Я доорался до хрипоты, а он слушал меня и отвечал о погоде и о людях. В Маше он остановился, и мы выпили пива. После Маша начался участок, где ремонтировали дорогу, и я увидел, как пот выступает на лице шофера и проступает сквозь одежду, словно он собственными руками толкал тяжелый грузовик по смеси песка и гравия; фары буравили тьму перед нами, метр за метром. Потом мы снова остановились, чтобы выпить, и регулярно это повторяли. Он проезжал кусок пути, потом глаза его начинали закрываться, и мы останавливались, чтобы выпить в одном из маленьких придорожных кафе, где он болтал с другими. Его знали все, он часто здесь бывал, каждую неделю, преодолевая последнюю сотню километров. Проехать кусок пути, остановиться и войти в маленький мирок света и выпивки, а если будут желающие — сыграть партию в бильярд.
— Au revoir, Madame, au revoir, Monsieur,[40] — и снова ехать, пока от усталости не начнут предательски слипаться глаза и руки не соскользнут с огромного руля. В Штейнфорте мы выпили по стакану ремихского, и, пока он добивал вторую партию в бильярд, я решил позвонить в местный молодежный кемпинг.

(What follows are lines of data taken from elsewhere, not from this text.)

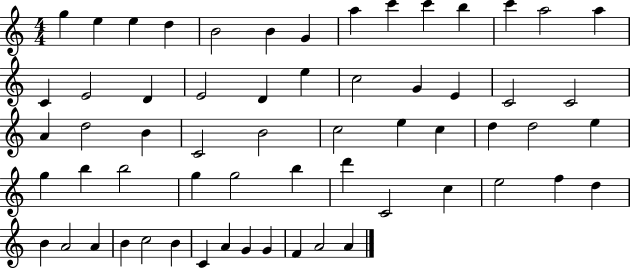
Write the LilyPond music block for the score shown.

{
  \clef treble
  \numericTimeSignature
  \time 4/4
  \key c \major
  g''4 e''4 e''4 d''4 | b'2 b'4 g'4 | a''4 c'''4 c'''4 b''4 | c'''4 a''2 a''4 | \break c'4 e'2 d'4 | e'2 d'4 e''4 | c''2 g'4 e'4 | c'2 c'2 | \break a'4 d''2 b'4 | c'2 b'2 | c''2 e''4 c''4 | d''4 d''2 e''4 | \break g''4 b''4 b''2 | g''4 g''2 b''4 | d'''4 c'2 c''4 | e''2 f''4 d''4 | \break b'4 a'2 a'4 | b'4 c''2 b'4 | c'4 a'4 g'4 g'4 | f'4 a'2 a'4 | \break \bar "|."
}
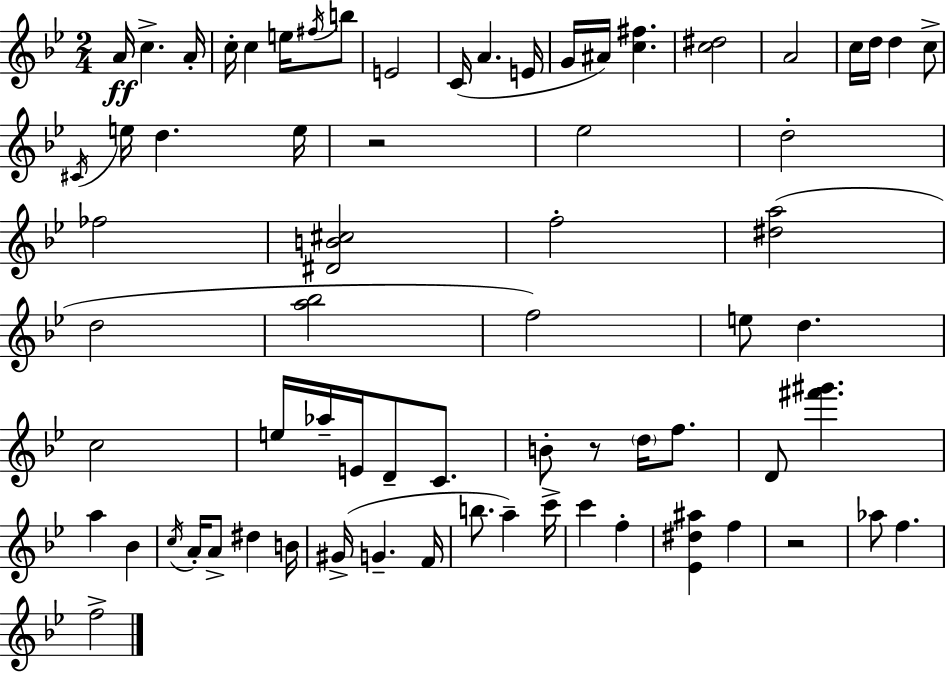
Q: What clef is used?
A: treble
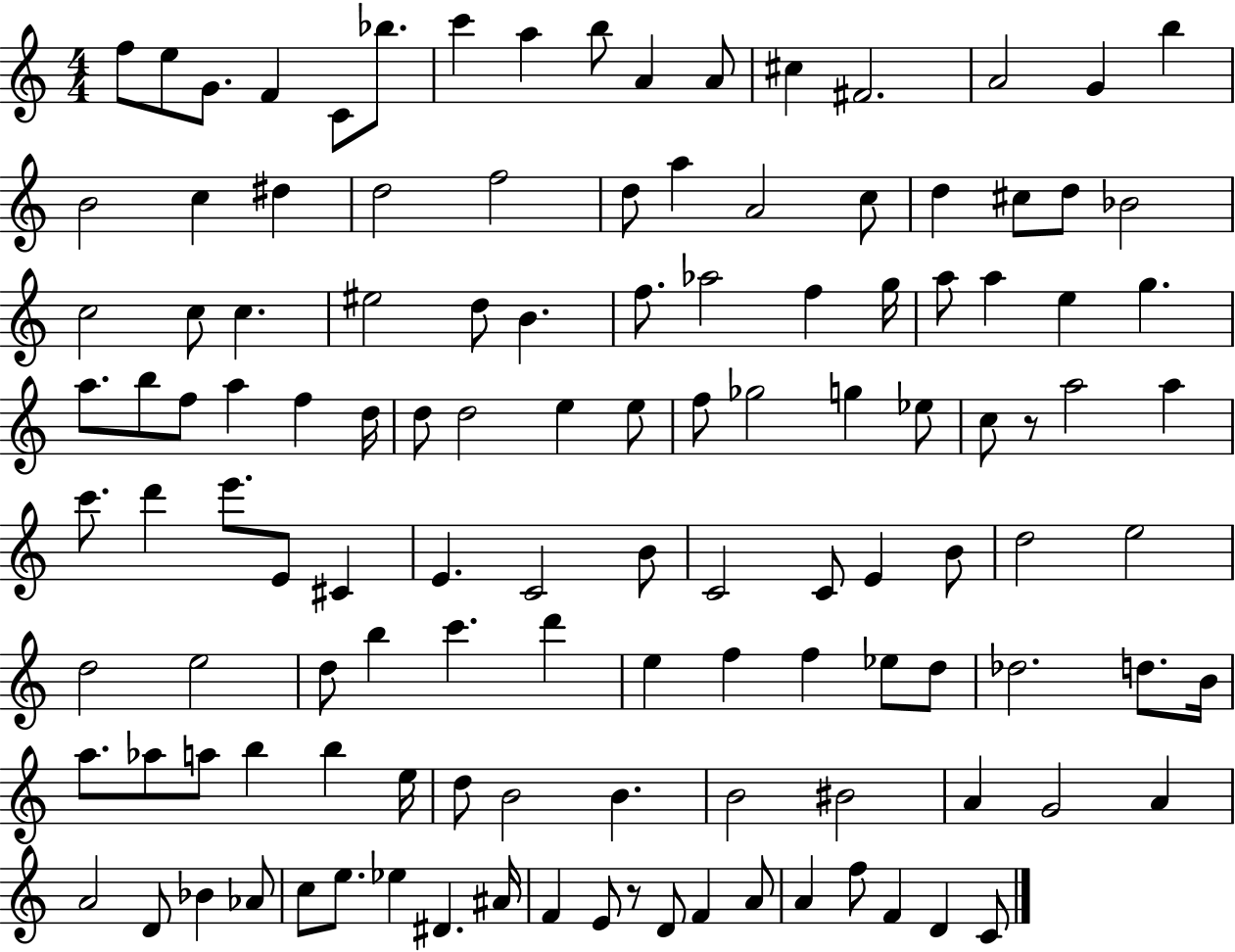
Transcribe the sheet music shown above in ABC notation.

X:1
T:Untitled
M:4/4
L:1/4
K:C
f/2 e/2 G/2 F C/2 _b/2 c' a b/2 A A/2 ^c ^F2 A2 G b B2 c ^d d2 f2 d/2 a A2 c/2 d ^c/2 d/2 _B2 c2 c/2 c ^e2 d/2 B f/2 _a2 f g/4 a/2 a e g a/2 b/2 f/2 a f d/4 d/2 d2 e e/2 f/2 _g2 g _e/2 c/2 z/2 a2 a c'/2 d' e'/2 E/2 ^C E C2 B/2 C2 C/2 E B/2 d2 e2 d2 e2 d/2 b c' d' e f f _e/2 d/2 _d2 d/2 B/4 a/2 _a/2 a/2 b b e/4 d/2 B2 B B2 ^B2 A G2 A A2 D/2 _B _A/2 c/2 e/2 _e ^D ^A/4 F E/2 z/2 D/2 F A/2 A f/2 F D C/2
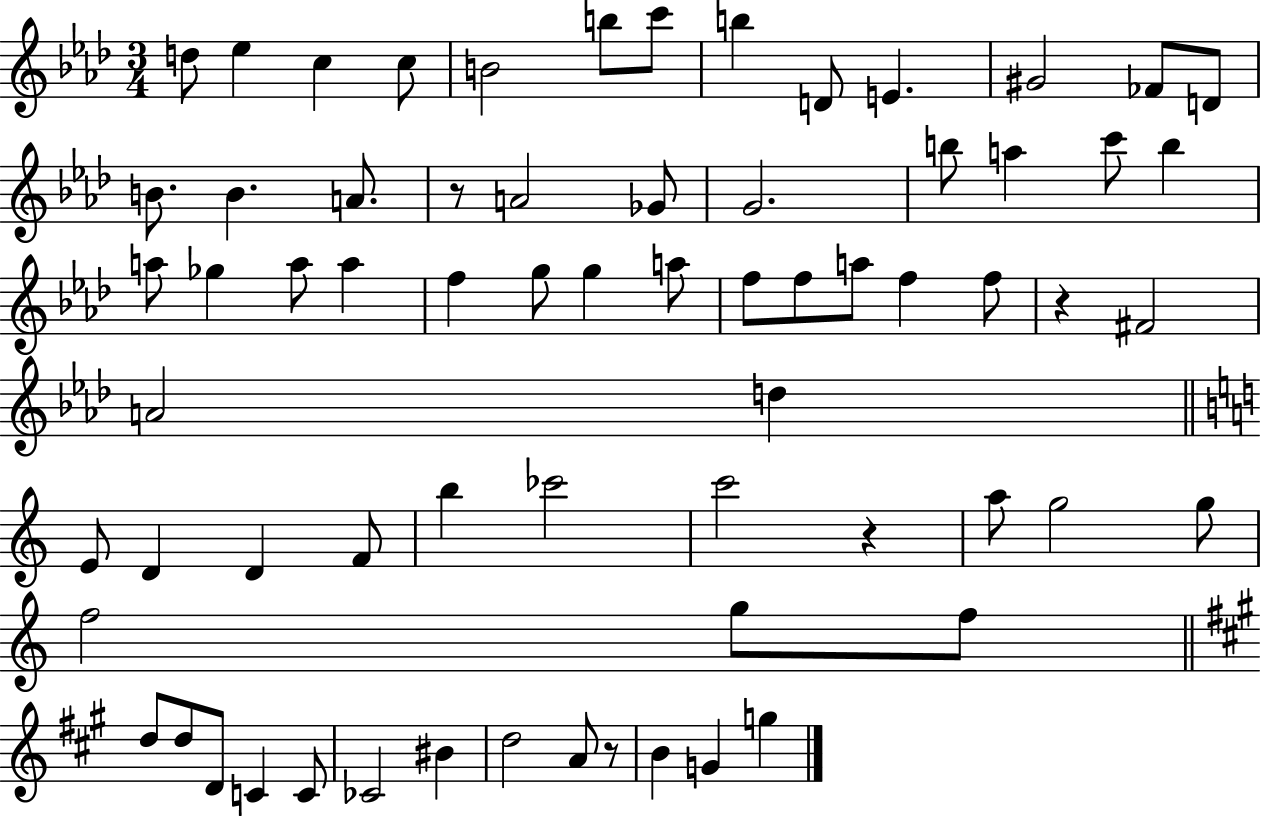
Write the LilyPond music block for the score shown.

{
  \clef treble
  \numericTimeSignature
  \time 3/4
  \key aes \major
  d''8 ees''4 c''4 c''8 | b'2 b''8 c'''8 | b''4 d'8 e'4. | gis'2 fes'8 d'8 | \break b'8. b'4. a'8. | r8 a'2 ges'8 | g'2. | b''8 a''4 c'''8 b''4 | \break a''8 ges''4 a''8 a''4 | f''4 g''8 g''4 a''8 | f''8 f''8 a''8 f''4 f''8 | r4 fis'2 | \break a'2 d''4 | \bar "||" \break \key c \major e'8 d'4 d'4 f'8 | b''4 ces'''2 | c'''2 r4 | a''8 g''2 g''8 | \break f''2 g''8 f''8 | \bar "||" \break \key a \major d''8 d''8 d'8 c'4 c'8 | ces'2 bis'4 | d''2 a'8 r8 | b'4 g'4 g''4 | \break \bar "|."
}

— Кто говорит? — Голос был далеко-далеко.
— Фандерлей, — ответил я
— Кто?
— Не останавливалась ли у вас девушка, похожая на китаянку?
— Чего?
— Китаянка. Ки-та-янка.
Ответа я не получил. Ее там не было, иначе тот далекий голос не подумал бы, что я пьян, или что-то в этом роде.
Пока мы ехали дальше, в сторону Люксембурга, я подумал, что теперь, собственно, ехать туда не должен, — но он спросил, куда точно мне надо в Люксембурге, и я ответил, что на улицу Великой Герцогини Шарлотты; улица с таким названием должна существовать, а ничего другого я не мог придумать.
Он проехал еще немного вперед, высадил меня на углу улицы Великой Герцогини Шарлотты и укатил прочь, а я подождал, пока его машину стало не слышно и тишина окутала дома.
Тогда я пошел назад, в сторону центра, потому что там-то уж точно найдется указатель дороги на Париж, и, может быть, мне удалось бы туда добраться, если бы я не встретил Фэй. Я уже вышел из города, туда, где начинался лес, ночи больше не было, и не было дождя, дождь — он ближе к ночи, чем все остальное. Она остановила передо мной свой маленький спортивный автомобиль и осветила мне лицо фонариком. И вдруг сказала:
— Dans Arles, où sont les Alyscamps.
Но мне было совершенно безразлично то, что она это знает, откуда она это знает и почему; я снял рюкзак, положил на заднее сиденье, она развернулась, и мы поехали назад, через Люксембург, к тому дому («Это не дом, — сказал я, когда мы въехали в ворота, — кстати, я не знаю, как тебя звать». — «Фэй», — ответила она. Это были руины.), к той террасе, с которой я теперь, после того, как мы нарвали цветов, смотрел на дождь, словно он был мне другом. Почему бы мне с ним не поиграть?
— Да, — сказал он, — хочешь со мной поиграть? — И мы ушли вместе, он показал мне, как открыть воду в канале и закрывать венчики цветов. Он летел впереди меня и барабанил по кустам своими крошечными ручонками.
— Возьми меня на плечи, — сказал он, — возьми меня на плечи.